Europe : Ursula von der Leyen échappe à la censure, mais sort fragilisée du vote européen
Jeudi à Strasbourg, la Commission européenne a survécu à une motion de censure initiée par l’extrême droite. Mais loin d’être une simple formalité, ce vote révèle un climat de défiance croissant autour d’Ursula von der Leyen, à la veille de négociations budgétaires explosives.
Avec 360 voix contre, 175 pour et 18 abstentions, la motion de censure déposée contre la Commission européenne a été rejetée au Parlement européen. Pourtant, derrière cette apparente victoire, le signal politique est fort : la présidente de la Commission sort affaiblie, confrontée à un soutien plus fragile qu’il y a quelques mois.
En novembre 2024, sa Commission avait obtenu l’aval de 370 eurodéputés. Ce jeudi, ils étaient dix de moins à lui accorder leur confiance. Surtout, 166 parlementaires ont choisi de ne pas participer au vote. Une abstention de masse qui en dit long sur les tensions internes et le malaise au sein des groupes pro-européens.
Des soutiens en recul, des absents stratégiques
Si la majorité des eurodéputés de gauche avaient annoncé leur absence, plusieurs élus des groupes Socialistes & Démocrates (S&D), Renew Europe et Verts/ALE ont également boudé le vote. Une manière d’exprimer leur mécontentement à l’égard d’une Commission jugée trop conciliante avec la droite et trop éloignée de leur agenda progressiste.
“Je ne soutiens pas les motions de l’extrême droite. Mais je ne peux pas non plus faire confiance à cette Commission, qui a trahi son mandat sur les politiques sociales, migratoires ou climatiques”, a justifié l’eurodéputée italienne Cecilia Strada, l’une des nombreuses absentes.
Les alliés de Meloni jouent la carte de l’ambiguïté
Le groupe des Conservateurs et Réformistes européens (CRE), auquel appartiennent les Frères d’Italie de la Première ministre Giorgia Meloni, a aussi envoyé un signal ambigu. Officiellement, ils s’opposaient à la motion, mais la majorité de leurs députés n’a tout simplement pas voté.

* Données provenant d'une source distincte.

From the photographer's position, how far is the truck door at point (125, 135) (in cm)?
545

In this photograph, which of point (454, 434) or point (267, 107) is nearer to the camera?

Si trois élus conservateurs ont voté contre la motion, et deux se sont abstenus, le silence de Meloni dans ce moment stratégique est révélateur : le soutien de l’Italie à von der Leyen n’est plus acquis, et pourrait dépendre des équilibres internes au sein de la droite européenne.
Les Verts dans l’impasse
Chez les Verts/ALE, 33 eurodéputés sur 53 ont soutenu la Commission. Mais en coulisses, les débats ont été vifs. Plusieurs élus, notamment espagnols et italiens, ont préféré s’abstenir de voter. Le Pacte vert européen, autrefois pierre angulaire du programme von der Leyen, est aujourd’hui vu comme vidé de sa substance.
“La Commission ne défend plus notre agenda. C’est pourquoi nous n’avons pas participé”, a déclaré l’eurodéputée Benedetta Scuderi. Le groupe écologiste se retrouve désormais dans une position paradoxale : membre de la majorité, mais en désaccord sur des sujets clés.
Une extrême droite enhardie
À l’origine de la motion, l’eurodéputé roumain Gheorghe Piperea a salué une “victoire politique”. Avec 175 voix en faveur de la censure, les partis d’extrême droite estiment avoir ouvert une brèche. Le groupe Patriotes pour l’Europe envisagerait déjà une nouvelle motion à l’automne, au moment où les tensions sur le budget atteindront leur paroxysme.
“Le mandat de von der Leyen est loin d’être stable. Elle devra arbitrer entre dépenses sociales et dépenses de défense”, prévient Piperea.
Un budget européen sous haute tension
La Commission européenne s’apprête à dévoiler sa proposition pour le budget pluriannuel 2028–2034. Les équilibres s’annoncent explosifs : financement du soutien à l’Ukraine, remboursement de la dette Covid, hausse des budgets militaires… tout cela devra cohabiter avec les priorités sociales historiques de l’Union, comme le Fonds social européen.
La présidente von der Leyen a tenté de rassurer les groupes de gauche, notamment les S&D, en promettant le maintien du FSE. Mais le Parti populaire européen (PPE) conteste cette lecture, et prévient que les arbitrages budgétaires seront âpres.
Le rejet de la motion de censure n’efface pas l’évidence : la majorité pro-européenne est fragilisée, et la présidente de la Commission va devoir manœuvrer avec habileté pour garder le cap. Entre les critiques de ses anciens alliés, les attentes contradictoires des groupes parlementaires et la pression croissante des droites radicales, Ursula von der Leyen aborde la seconde moitié de son mandat dans un climat de défiance croissante.